To do that, the concept of productivity is first defined. On that basis, a strategy to optimize it is determined. It consists of finding adequate exposure parameters (power, scanning speed, hatch spacing, contour powers and contour scanning speeds) leading to a high relative density and low surface roughness, when the layer thickness is set to 0.1 mm (AlSi10Mg) and 0.08 mm (SS316L).
Experiments consisting of printing small cubes with different sets of parameters are conducted. Selecting test series parameters is reasoned using an index, which provides an estimation of the lack of fusion porosity that should be expected given a combination of power, scanning speed, hatch spacing and layer thickness.

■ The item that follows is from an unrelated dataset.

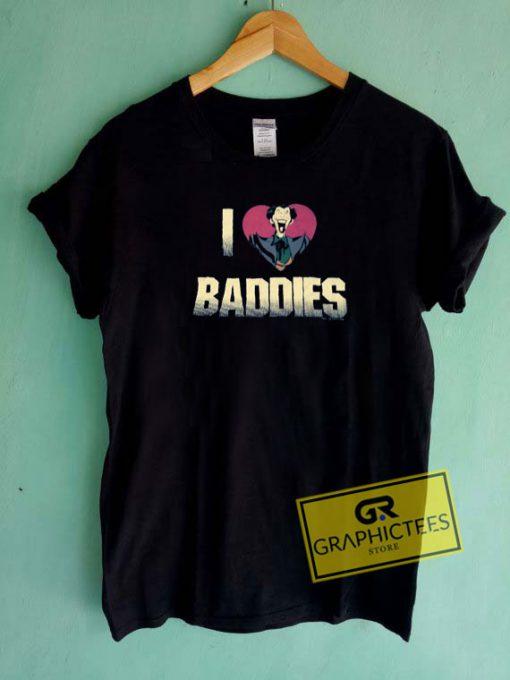 I Love Baddies Joker Tee Shirts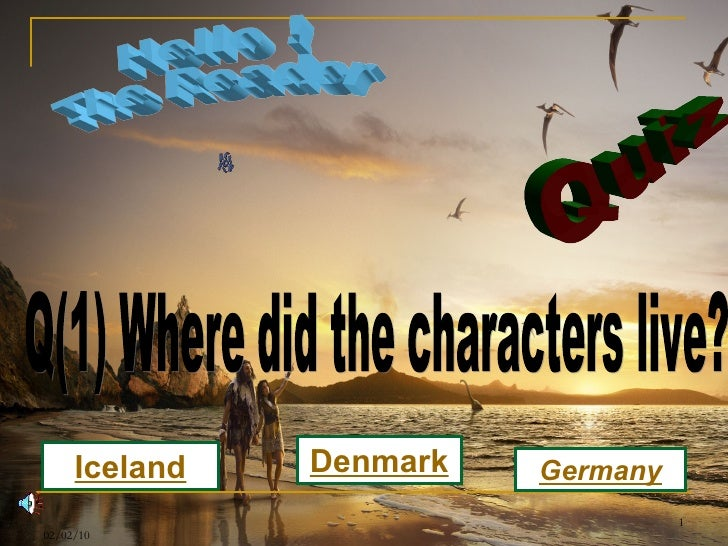 Quiz Q(1) Where did the characters live? Germany Iceland Denmark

Relative density is measured through Archimede’s method and micrography. AlSi10Mg and SS316L samples associated to a high index show lack-of-fusion pores. Besides, AlSi10Mg samples manufactured with low scanning speeds are subjected to spherical porosity, due to hydrogen bubbles that had time to grow in the melt pool before being trapped by solidification, most likely. SS316L samples present keyhole pores at high-energy-density regimes and porosity due to Plateau-Rayleigh instability at high-power-and-scanning-speed regimes.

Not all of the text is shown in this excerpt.